CONSIGNE 1 » Traduisez en anglais cette phrase de l'extrait sur la procédure pénale : « Par amendement n° 116, M. Jean-Marie Girault, au nom de la commission, propose de supprimer cet article. »
CONSIGNE 2 » Poursuivez l'extrait sur la procédure pénale en reprenant juste après sa dernière phrase.

TEXTE EXTRAIT »

____________

M. le président. « Art. 88. - I. - Il est inséré, après l'article 173 du même code, un article 173-1 ainsi rédigé :
« Art. 173-1 . - Sous peine d'irrecevabilité, la personne mise en examen doit faire état des moyens pris de la nullité des actes accomplis avant son interrogatoire de première comparution ou de cet interrogatoire lui-même dans un délai de six mois à compter de sa première comparution, sauf dans le cas où elle n'aurait pu les connaître.
« Il en est de même pour la partie civile, à compter de sa première audition. »
« II. - Le premier alinéa de l'article 89-1 et le quatrième alinéa de l'article 116 du code de procédure pénale sont complétés par les mots : ", sous réserve des dispositions de l'article 173-1".
« III. - Il est inséré, au cinquième alinéa de l'article 173 du même code, après les mots : "du présent article, troisième ou quatrième alinéa", les mots : ", de l'article 173-1". »
Par amendement n° 116, M. Jean-Marie Girault, au nom de la commission, propose de supprimer cet article.

____________

DONNÉES D'ENTRÉE »
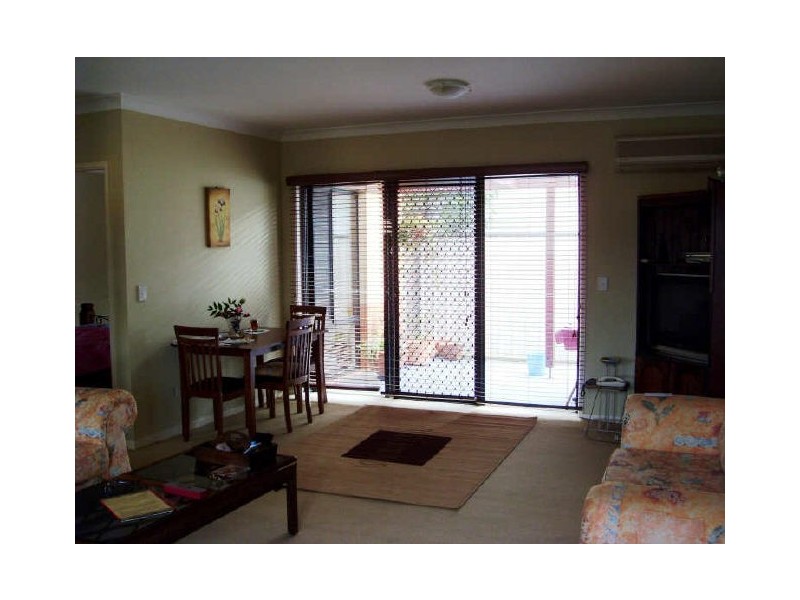 Woy Woy NSW 2256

____________

RÉPONSE RÉDIGÉE 1 » By amendment no. 116, Mr. Jean-Marie Girault, on behalf of the committee, proposes to delete this article.

RÉPONSE RÉDIGÉE 2 »
La parole est à M. le rapporteur.
M. Jean-Marie Girault, rapporteur. L'article 88, qui impartit un délai de six mois pour invoquer la nullité des actes accomplis avant l'interrogatoire de première comparution, soulève une importante question qui mérite un large débat. Il est donc préférable de renvoyer ce débat, sans se prononcer sur le fond, au projet de loi portant diverses dispositions d'ordre judiciaire, ou à tout autre projet.
Evitons aujourd'hui, mes chers collègues, de sortir des chemins de la réforme de la procédure criminelle, les seuls que nous devions suivre en cet instant. Evitons de nous engager vers d'autres horizons, qui dépassent largement la procédure criminelle et qui méritent un examen approfondi.
C'est là un appel que je serai amené à lancer de nouveau, dans quelques instants, au sujet d'autres propositions.
M. le président. Quel est l'avis du Gouvernement ?
M. Jacques Toubon, garde des sceaux. J'ai déjà eu l'occasion, lorsque je me suis exprimé dans la discussion générale, d'évoquer cette disposition importante, dont je ne peux accepter la suppression.
En effet, non seulement ce texte est tout à fait justifié sur le fond, mais il a bien sa place dans le présent projet de loi.
Quel est l'objet de cette disposition ? Il s'agit d'éviter des annulations tardives des actes de l'instruction en limitant à un délai de six mois à compter de l'entrée dans la procédure d'une partie, qu'il s'agisse d'une personne mise en examen ou d'une partie civile, la possibilité pour cette partie de demander la nullité des actes accomplis avant son entrée dans la procédure.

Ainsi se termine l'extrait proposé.